To address those concerns, teams assembled through the Public Education Promise will focus on five goals:
- Prioritizing “student-centered learning” by developing instructional strategies and learning opportunities that are engaging and connected to students’ interests and that help them become engaged citizens. For example, a growing number of districts create a “portrait of a graduate” that outlines skills like creativity they aim to instill in students. Others have built cross-disciplinary programs and project-based programs that give students more autonomy to direct their own learning.
- Teaching “the new basics” by giving students opportunities to develop skills they will need in the workplace, such as problem-solving, goal setting, managing stress, and digital literacy.
- Attracting, hiring, retaining, and rewarding “the best people” by exploring staffing models like team teaching, teacher leadership positions, educator apprenticeship programs, and ways to improve employee morale.

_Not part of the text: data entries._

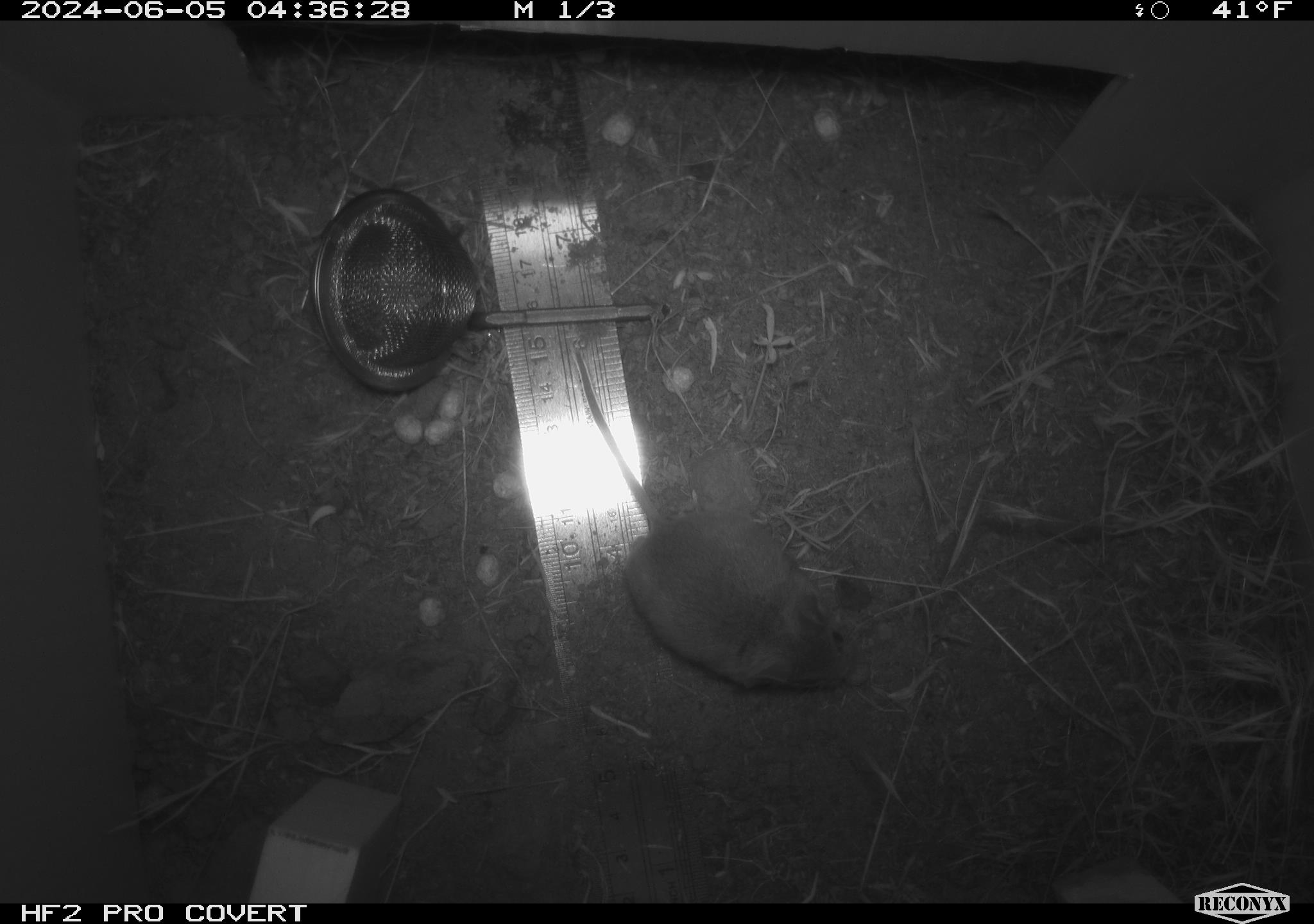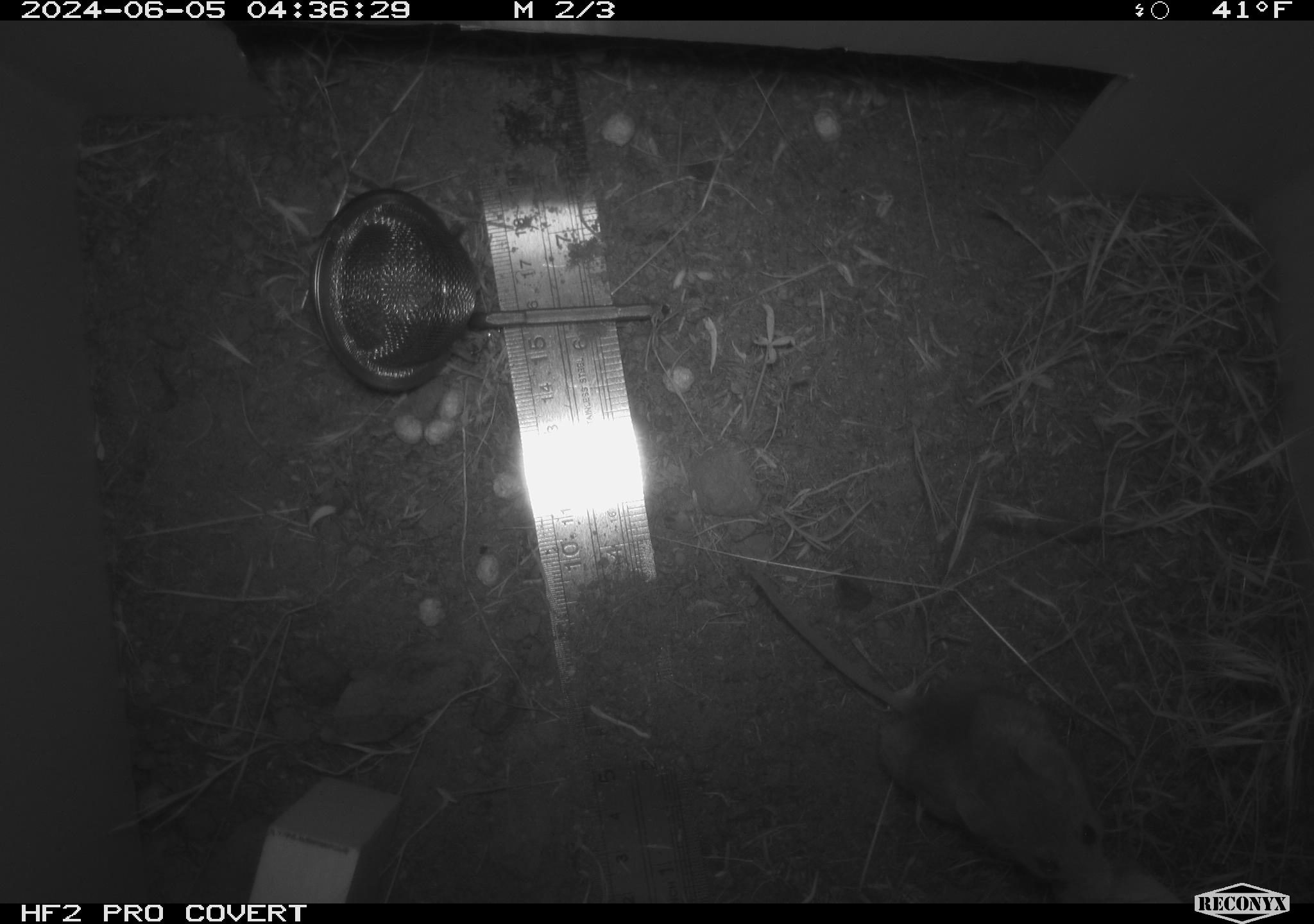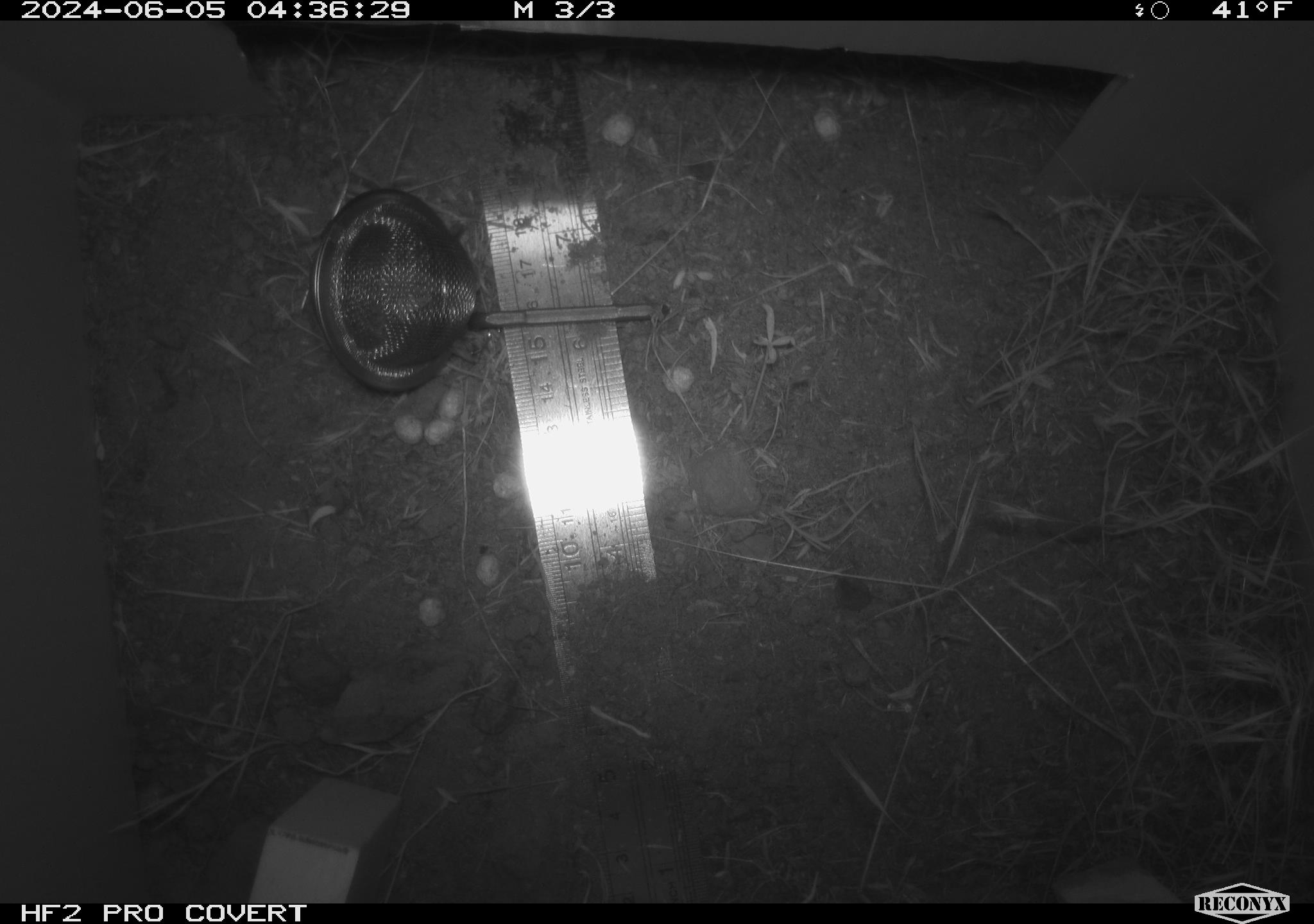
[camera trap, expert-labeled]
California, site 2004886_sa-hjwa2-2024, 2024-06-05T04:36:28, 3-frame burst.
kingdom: Animalia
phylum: Chordata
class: Mammalia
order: Rodentia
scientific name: Rodentia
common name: rodent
Rodent (Rodentia).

- Building “highly engaged family, community, and business partnerships” by collaborating with parents and local organizations to help schools develop meaningful programs in areas like mentorship, tutoring, and extracurricular opportunities. Working with local employers to develop apprenticeships and career pathways will ensure students can develop skills that will enable them to be employed in their community after graduation, superintendents said.
- “Measuring what matters” by identifying measures in addition to traditional standardized-test scores to report students’ progress and strengths and to hold schools accountable for meeting their communities’ needs. “School districts that use multi-measure assessments look at various factors, such as academic performance, course enrollment, out-of-school experiences, attendance, and discipline,” says an outline of the working groups’ priorities. “They can also include measures of essential life skills, such as critical thinking, collaboration, and communication. These data points, used to guide school district offerings, are more likely to indicate whether students are being prepared for the real world.”

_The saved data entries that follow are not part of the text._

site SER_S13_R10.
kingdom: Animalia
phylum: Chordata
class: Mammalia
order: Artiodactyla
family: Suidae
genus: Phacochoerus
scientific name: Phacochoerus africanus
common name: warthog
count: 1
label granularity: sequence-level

Superintendents will develop resources to guide other districts
Each of the five working groups will focus on one goal, said Kristine Gilmore, AASA’s chief leadership and learning officer, who organized the panels. Groups met for the first time in September to begin studying successful strategies and identifying key principles that can be adapted across districts depending on size, location, and community need.
“There are a lot of pressures on public schools across the country,” Gilmore said. “We need to systematize this work, not leaving things to chance for our children and our communities.”
The groups hope to offer their first resources to fellow superintendents in January, Gilmore said. For example, the group focused on family and community engagement may offer a tool districts can use to “asset map,” or outline, how they can work with employers, organizations, and community members such as clergy to meet student needs.
Henrico County, Va., Superintendent Amy Cashwell is part of the cohort set to make recommendations on how to “measure what matters.”
“We’ve identified what we want our children to know beyond the core academics: those life skills,” Cashwell said. “We know how to measure whether you can read, do math, and [meet] science competencies, but we don’t always know how to measure these other things.”
Cashwell’s group will explore measuring social-emotional skills, like persevering in problem-solving. They may also study innovative school accountability measures that, for example, report indicators like how many students participate in after-school programs and extracurriculars, to demonstrate school success.
“We want to offer resources so that any superintendent in a district—small or big, rural, suburban, or otherwise—will be able to have takeaways to reshape their work for the better,” she said.